Rossi Carlo Riccardo, De Salvo Gian Luca, Trifirò Giuseppe, Mocellin Simone, Landi Giorgio, Macripò Giuseppe, Carcoforo Paolo, Ricotti Giuseppe, Giudice Giuseppe, Picciotto Franco, Donner Davide, Di Filippo Franco, Montesco Maria Cristina, Casara Dario, Schiavon Mauro, Foletto Mirto, Baldini Federica, Testori Alessandro
Clinica Chirurgica 2, Università di Padova, Padova, Italy.
J Nucl Med. 2006 Feb;47(2):234-41.
An observational multicentric Italian trial on sentinel node biopsy (SNB) in melanoma patients was performed to diffuse a common SNB protocol nationwide (Italy). We report herein the results of this trial. The influence of some technical aspects on the outcome of SNB was also investigated, because a certain degree of variability was accepted in performing lymphoscintigraphy.
From January 2000 to December 2002, 1,313 consecutive patients with primary cutaneous melanoma (Breslow thickness, >1.0 mm or <1.0 mm but with ulceration, Clark level IV-V, presence of regression) were enrolled by 23 centers.

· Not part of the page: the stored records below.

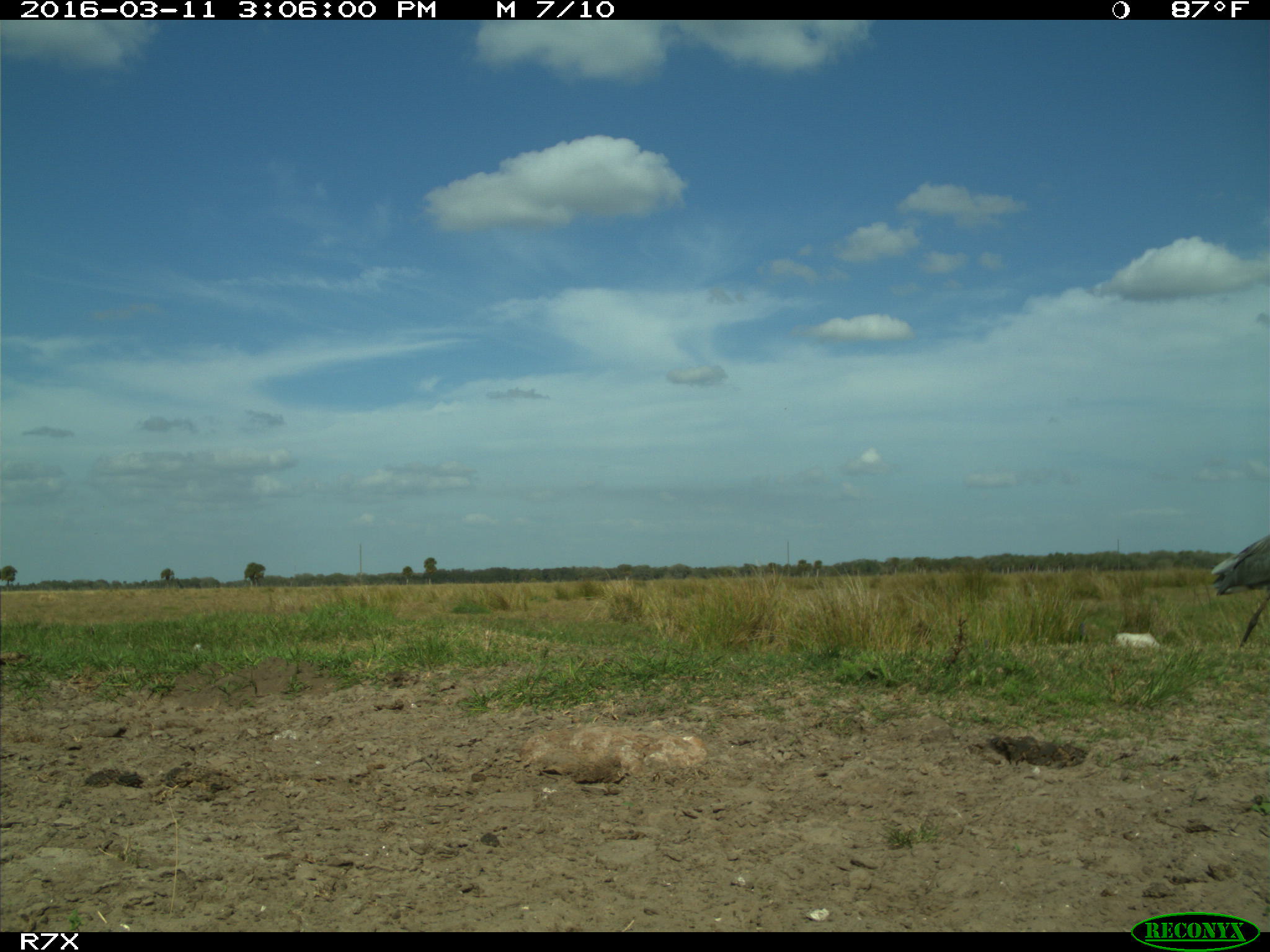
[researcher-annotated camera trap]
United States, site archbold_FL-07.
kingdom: Animalia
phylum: Chordata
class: Aves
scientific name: Aves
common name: birds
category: unidentified bird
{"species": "unidentified bird (birds) (Aves)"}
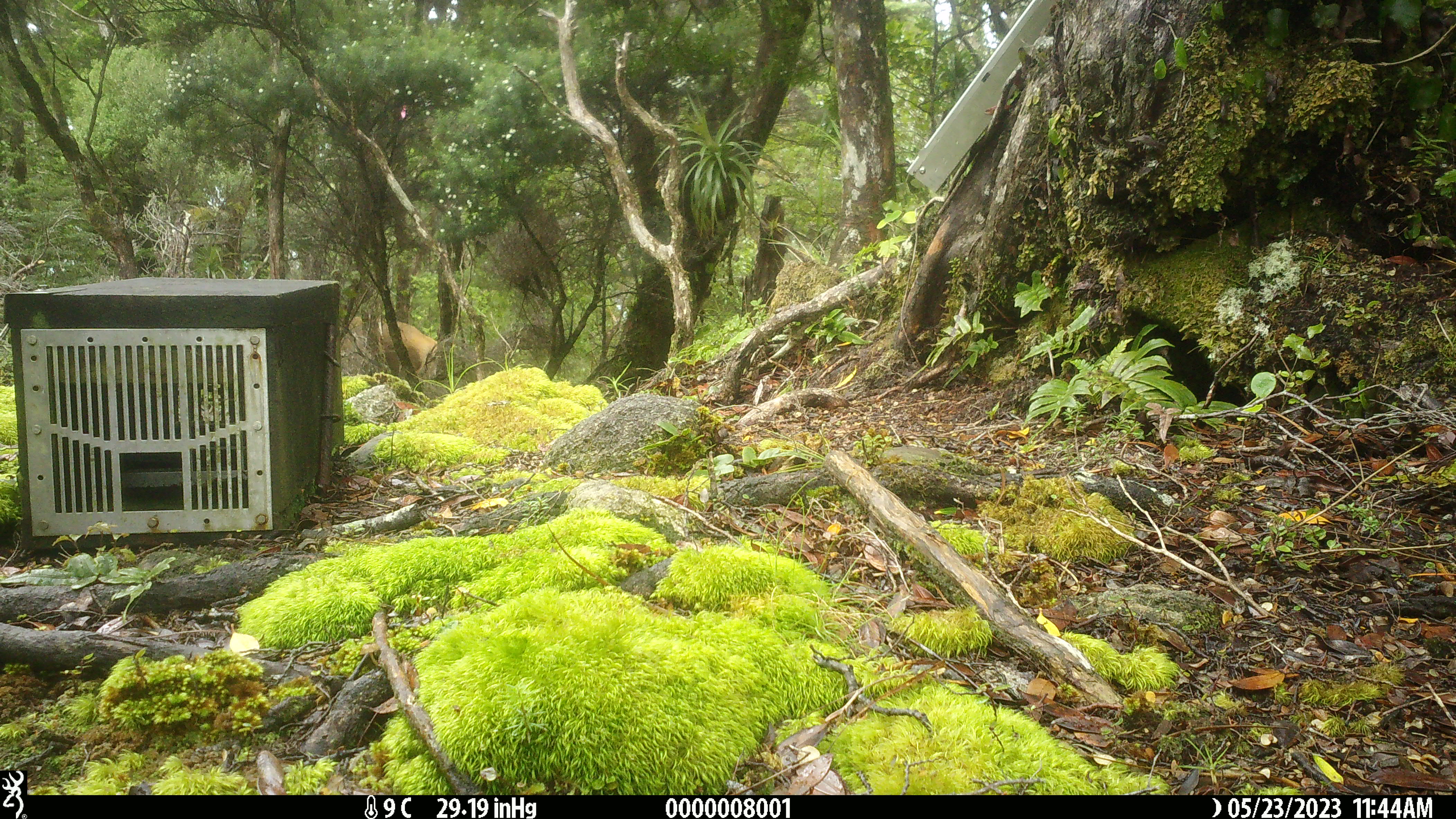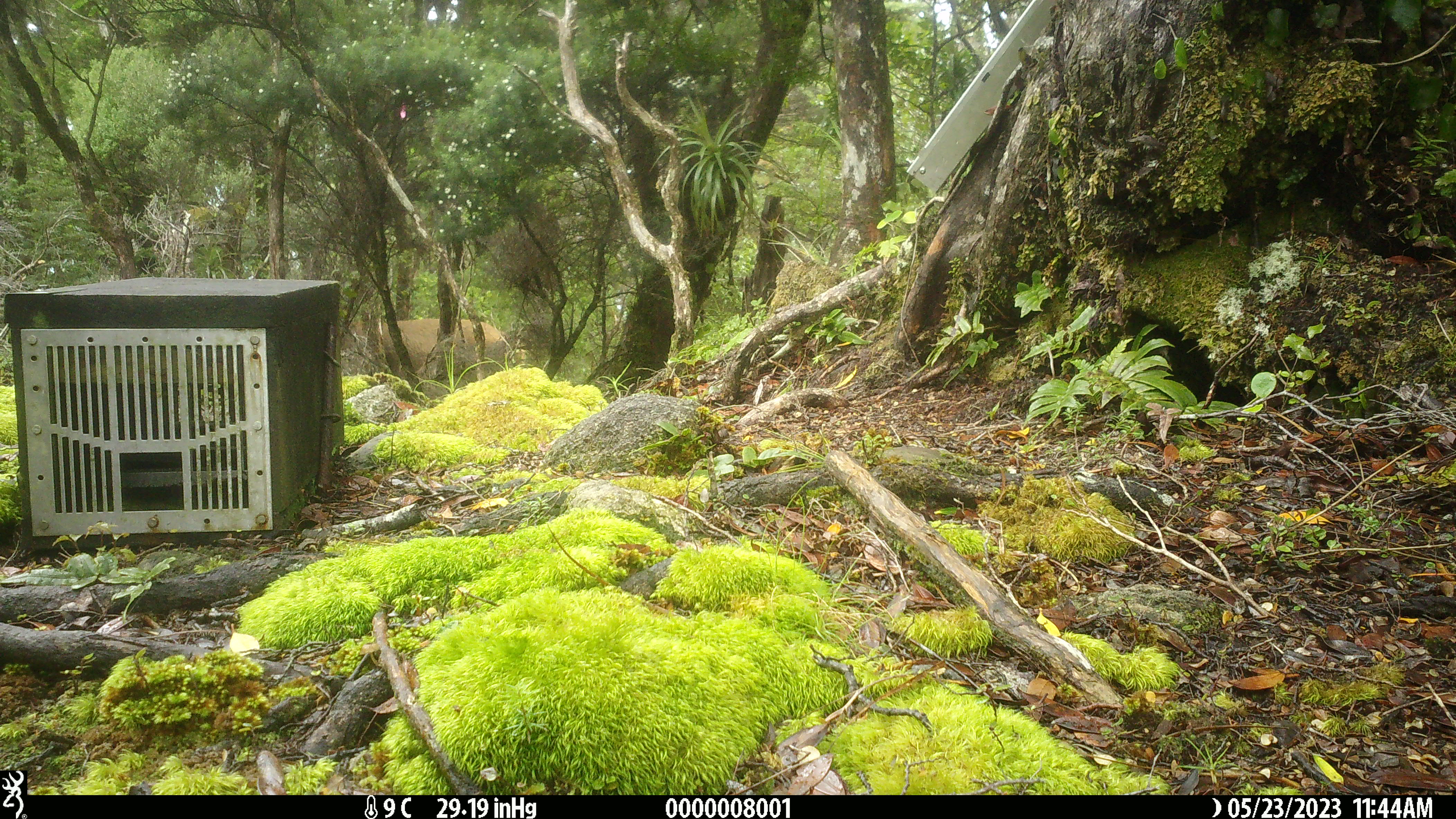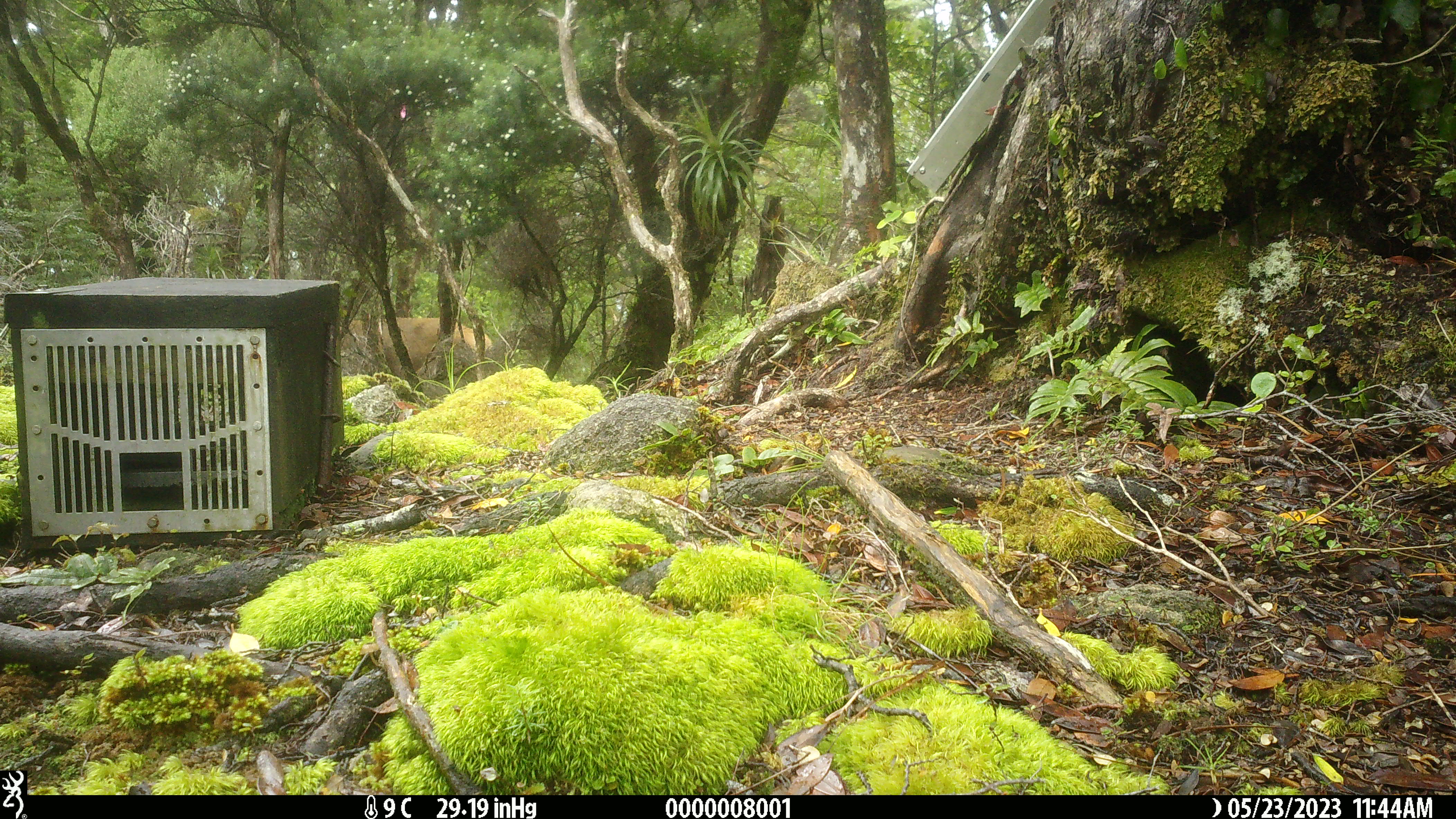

One half to 1 mL of 99mTc-labeled human albumin colloid, at a suggested dosage of 5-15 or 30-70 MBq, was injected intradermally, closely around the scar, the same day or the day before SNB. Intraoperatively, Patent blue was associated when a definitive wide excision of the primary was required. A positive sentinel node (SN) was defined when containing melanoma cells detected by either hematoxylin-eosin or immunohistochemistry (S100 and HMB45 antibodies). All patients underwent regular follow-up. False-negative cases were considered when lymph node metastases occurred in the same lymphatic basin of SN biopsy (SNB) during follow-up. A quality control program has been performed for the surgical procedure and for the histologic diagnosis.
The SN identification rate was 99.3%. The axilla was the site of the SN in 52.5% of the cases. The mean number of SNs was 2.0 (range, 1-17) and only 1 node was removed in 45.4%. The positivity and false-negative rates were 16.9% and 14.7%, respectively (median follow-up, 31 mo). On multivariate analysis (logistic and linear regression) only the number of peritumor injections was inversely associated with the number of excised SNs (P = 0.002), whereas none of the technical variables showed an independent impact on SN status when Breslow thickness was included as a control variable.
The number of peritumor injections seems to influence the outcome of lymphoscintigrapy in melanoma patients undergoing SNB. If these results are confirmed in a controlled trial, 3 injections at least should be recommended.
开展了一项针对黑色素瘤患者前哨淋巴结活检(SNB)的意大利多中心观察性试验,目的是在全国范围(意大利)推广通用的SNB方案。我们在此报告该试验结果。还研究了一些技术方面对SNB结果的影响,因为在进行淋巴闪烁造影时存在一定程度的变异性。
2000年1月至2002年12月,23个中心连续纳入1313例原发性皮肤黑色素瘤患者(Breslow厚度>1.0 mm或<1.0 mm但伴有溃疡、Clark分级IV - V级、存在消退)。在SNB当天或前一天,在瘢痕周围皮内注射0.5至1 mL 99mTc标记的人白蛋白胶体,建议剂量为5 - 15或30 - 70 MBq。术中,当需要对原发灶进行确定性广泛切除时,联合使用专利蓝。当通过苏木精 - 伊红染色或免疫组化(S100和HMB45抗体)检测到前哨淋巴结(SN)含有黑色素瘤细胞时,定义为前哨淋巴结阳性。所有患者均接受定期随访。当随访期间在SN活检(SNB)的同一淋巴引流区发生淋巴结转移时,视为假阴性病例。已对手术操作和组织学诊断实施了质量控制程序。
SN识别率为99.3%。52.5%的病例中腋窝是SN的部位。SN的平均数量为2.0(范围1 - 17),45.4%的病例仅切除1个淋巴结。阳性率和假阴性率分别为16.9%和14.7%(中位随访时间31个月)。多因素分析(逻辑回归和线性回归)显示,仅肿瘤周围注射次数与切除的SN数量呈负相关(P = 0.002),而当将Breslow厚度作为对照变量时,没有一个技术变量对SN状态显示出独立影响。
肿瘤周围注射次数似乎会影响接受SNB的黑色素瘤患者的淋巴闪烁造影结果。如果这些结果在对照试验中得到证实,至少应推荐进行3次注射。